Но оставим это, прошу. Каждый вечер я бываю на бульваре Пастера, и эти посещения зачтутся мне, когда я окажусь в чистилище.

Я виделся с Жозефом в субботу, перед его отъездом за город. Машина уже ждала его у подъезда. Он был не в духе. Он стал бормотать какие-то странные фразы:

— Я не хочу, чтобы властелином моей жизни стала привычка. Привычка требует ехать в это время года в Мениль. А мне наплевать — мы отправимся в Барбизон. У меня два загородных дома, и я имею полное право выбирать.

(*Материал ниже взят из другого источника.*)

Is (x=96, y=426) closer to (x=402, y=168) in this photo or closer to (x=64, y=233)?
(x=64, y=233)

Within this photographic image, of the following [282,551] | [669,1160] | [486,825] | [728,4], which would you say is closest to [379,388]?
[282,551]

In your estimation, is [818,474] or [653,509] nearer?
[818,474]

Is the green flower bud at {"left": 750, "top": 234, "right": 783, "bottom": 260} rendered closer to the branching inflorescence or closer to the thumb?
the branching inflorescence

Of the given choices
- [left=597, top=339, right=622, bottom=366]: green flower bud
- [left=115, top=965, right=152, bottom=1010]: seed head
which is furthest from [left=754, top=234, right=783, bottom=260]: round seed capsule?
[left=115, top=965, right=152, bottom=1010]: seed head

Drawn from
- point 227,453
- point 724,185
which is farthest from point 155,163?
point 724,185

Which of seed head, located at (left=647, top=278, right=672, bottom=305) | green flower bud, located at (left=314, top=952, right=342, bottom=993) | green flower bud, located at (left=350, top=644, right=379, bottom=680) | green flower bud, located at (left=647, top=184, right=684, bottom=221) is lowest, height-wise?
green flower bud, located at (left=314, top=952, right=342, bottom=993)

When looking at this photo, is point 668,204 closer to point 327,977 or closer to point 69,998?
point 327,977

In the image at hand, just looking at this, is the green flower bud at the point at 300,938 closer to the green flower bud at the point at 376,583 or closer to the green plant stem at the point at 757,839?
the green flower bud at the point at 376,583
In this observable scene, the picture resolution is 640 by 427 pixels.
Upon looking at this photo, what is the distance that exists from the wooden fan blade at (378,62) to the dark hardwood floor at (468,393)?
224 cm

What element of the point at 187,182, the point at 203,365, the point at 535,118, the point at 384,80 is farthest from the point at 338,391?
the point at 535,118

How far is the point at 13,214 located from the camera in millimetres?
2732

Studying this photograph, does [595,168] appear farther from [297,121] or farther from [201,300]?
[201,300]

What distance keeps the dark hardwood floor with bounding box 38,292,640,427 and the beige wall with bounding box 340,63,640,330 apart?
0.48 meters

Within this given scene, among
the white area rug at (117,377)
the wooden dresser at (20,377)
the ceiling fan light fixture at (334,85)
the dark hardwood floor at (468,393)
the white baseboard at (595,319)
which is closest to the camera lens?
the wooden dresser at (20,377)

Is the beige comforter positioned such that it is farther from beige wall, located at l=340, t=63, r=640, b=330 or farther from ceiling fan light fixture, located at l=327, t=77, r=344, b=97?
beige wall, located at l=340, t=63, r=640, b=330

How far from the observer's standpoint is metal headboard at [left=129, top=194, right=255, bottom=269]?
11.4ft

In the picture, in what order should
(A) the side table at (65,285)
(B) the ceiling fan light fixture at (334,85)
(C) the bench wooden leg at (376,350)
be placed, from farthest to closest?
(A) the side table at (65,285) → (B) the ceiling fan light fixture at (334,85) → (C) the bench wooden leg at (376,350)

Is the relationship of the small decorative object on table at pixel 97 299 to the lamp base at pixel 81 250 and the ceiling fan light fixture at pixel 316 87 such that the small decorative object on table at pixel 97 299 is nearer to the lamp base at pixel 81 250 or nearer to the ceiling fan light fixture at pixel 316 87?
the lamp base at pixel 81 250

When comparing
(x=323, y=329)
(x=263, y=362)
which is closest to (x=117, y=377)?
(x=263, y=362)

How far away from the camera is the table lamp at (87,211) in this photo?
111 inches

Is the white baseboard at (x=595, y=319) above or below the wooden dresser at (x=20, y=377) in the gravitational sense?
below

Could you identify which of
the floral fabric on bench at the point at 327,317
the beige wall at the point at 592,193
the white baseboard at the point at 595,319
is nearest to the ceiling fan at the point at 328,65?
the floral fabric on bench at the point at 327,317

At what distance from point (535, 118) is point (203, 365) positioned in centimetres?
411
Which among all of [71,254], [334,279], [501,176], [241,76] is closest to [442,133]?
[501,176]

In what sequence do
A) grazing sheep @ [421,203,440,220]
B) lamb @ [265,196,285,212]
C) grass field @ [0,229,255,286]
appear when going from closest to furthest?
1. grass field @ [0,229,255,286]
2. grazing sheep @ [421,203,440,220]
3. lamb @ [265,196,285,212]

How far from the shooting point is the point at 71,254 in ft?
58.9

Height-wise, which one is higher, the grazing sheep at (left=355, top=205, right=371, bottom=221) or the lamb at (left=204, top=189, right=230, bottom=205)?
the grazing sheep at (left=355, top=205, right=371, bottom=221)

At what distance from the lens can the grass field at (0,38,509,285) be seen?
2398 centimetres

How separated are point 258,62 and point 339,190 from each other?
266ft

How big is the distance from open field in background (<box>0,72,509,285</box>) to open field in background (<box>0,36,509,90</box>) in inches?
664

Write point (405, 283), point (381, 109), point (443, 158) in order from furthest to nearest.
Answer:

И в самом деле, у них два дома, другими словами, два роскошных барских поместья (не считая виллы на Лазурном берегу). Одно из них в Мениль-сюр-Луаре, другое около Барбизона. Последнее было куплено в прошлом году после пожара в Пакельри. Элен говорила мне, что Жозеф каждый раз колеблется — куда им ехать: в Ме-ниль или в Барбизон? Решение он принимает в последнюю минуту, и всякий раз у него такое чувство, что он ошибся в выборе и что надо было ехать в другое имение. Элен уже становятся невмоготу эти постоянные дрязги: Жозеф, вероятно, тоже страдает — от роковой неудовлетворенности. Нельзя находиться одновременно во всех своих вотчинах, а всякий раз, как он отправляется в одну из них, ему недостает других. Обладание прочими материальными благами несет ему, несомненно, еще более тяжкие мучения. Однажды он косвенно признался в этом, сказав:

— Везет же тебе, Лоран, что у тебя ничего нет за душою!

У него множество дел, и они требуют от него сверхчеловеческих усилий. Они все растут и порою ускользают из-под его власти.

Я спросил — может ли он уделить мне десять минут. Он ответил, поморщившись:

— Конечно, могу. Значит, я просижу на десять минут меньше в противном обществе, которое мне отнюдь не интересно и куда я все-таки должен пойти, потому что надо же куда-то идти.

Мы вошли в его рабочий кабинет, и я без обиняков спросил, не может ли он мою статейку с возражениями напечатать в «Обозревателе», хозяином коего он является, как он сам мне в этом признался. Я думал, что это самое простое дело. Жозеф стал откашливаться. Он прочищал себе горло и ворчал:

— Зачем ты сунулся в такую кляузную историю? После нашего разговора я думал о ней. Позволь сказать тебе, что ты не прав. Пресса против тебя. У меня тонкий нюх.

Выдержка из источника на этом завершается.